The package code is contained in: caussim
-
estimation
contains CATE and ATE estimators usable with any scikit-learn compatible base estimators and meta-learners such as TLearner, SLearner or RLearner. -
simulations
simulations with basis expansion (available Nystroem, Splines) -
experiences
used to run extensive evaluation of causal metrics on ACIC 2016 and handcrafted simulations. -
reports
contains the scripts used to derive figures and tables presented in the paper. The main results are obtained by launching the -
utils.py
plot utils -
pdistances
naive implementation of MMD, Total Varation and Jensen Shannon Divergences used to measure population overlap -
demos
contains notebooks used to create toy example and risks maps for the 2D simulations. -
data
contains utils to load semi-simulated datasets (ACIC 2016, ACIC 2018, TWINS). A dedicated README is available in the root data folder.

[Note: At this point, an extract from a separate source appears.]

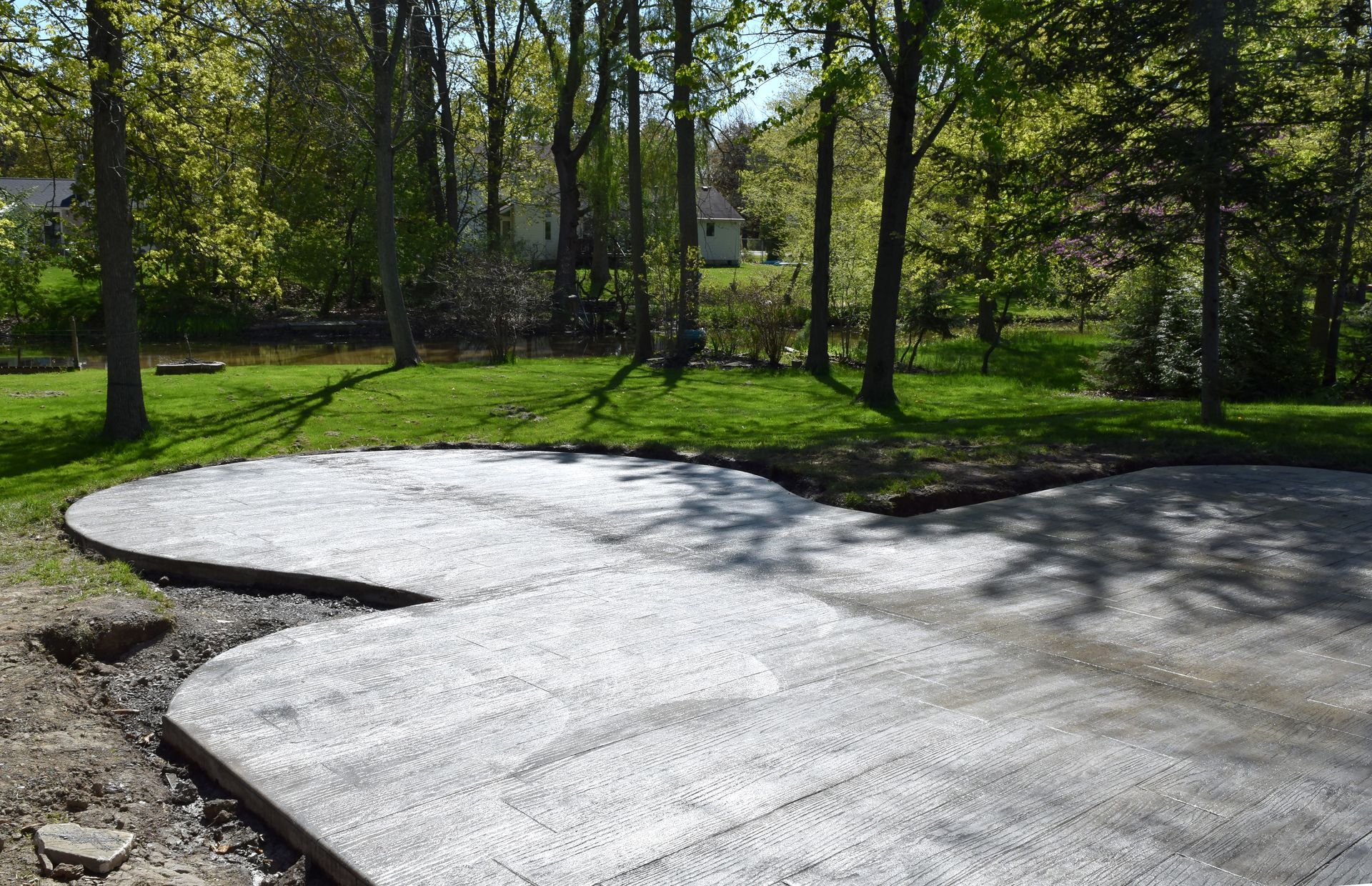 Curved concrete walkway in a sunny park with trees and green grass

Experiences outputs are mainly csvs (one for each sampled dataset). To launch an experience, run python scripts/experiences/<experience.py>
and it should output the csv in a dedidacted folder in the corresponding subfolder data/experiences/<dataset>/<experience_name>
.
🔎 Replicate the main experience of the paper (section 5.), launch the script scripts/experiences/causal_scores_evaluation.py. Make sure that the configurations for the datasets at the beginning of the file is :
from caussim.experiences.base_config import DATASET_GRID_FULL_EXPES
DATASET_GRID = DATASET_GRID_FULL_EXPES
📢 Note that the results of the section 5 are already provided in the zenodo link experiences.zip
.
Reports outputs are mainly figures for the papers. To obtain the results, run pytest scripts/reports/<report.py>
and it should output the figures in one or several corresponding folders in figures/
.
The main report type is a pytest function contained in the reports/causal_scores_evaluation.py
script. For each macro-dataset, it plot the results of running a given set of candidate estimators with a fixed nuisance estimator on several generation process of the macro-dataset (often hundreds of sampled datasets).
🔎 Replicate the main figure of the paper (Figure 3.), launch the script
scripts/reports/_1_r_risk_domination.py.
It should take some time because of the high number of simulations results. Make
sure that the appropriate experiences results exists. The one used in the paper
are provided in experiences.zip
.
pytest scripts/reports/causal_scores_evaluation.py
- We recommend the use of poetry and python>=3.9 to manage dependencies.
You can install caussim via poetry:
poetry install
or
pip. In this case you also need to install the dependies listed in the pyproject.toml
:
pip install caussim
python = ">=3.9, <3.11"
python-dotenv = "^0.15.0"
click = "^8.0.1"
yapf = "^0.31.0"
matplotlib = "^3.4.2"
numpy = "^1.20.3"
seaborn = "^0.11.1"
jupytext = "^1.11.5"
rope = "^0.19.0"
scikit-learn = "^1.0"
jedi = "^0.18.0"
tqdm = "^4.62.3"
tabulate = "^0.8.9"
statsmodels = "^0.13.1"
pyarrow = "^6.0.1"
submitit = "^1.4.1"
rpy2 = "^3.4.5"
moepy = "^1.1.4"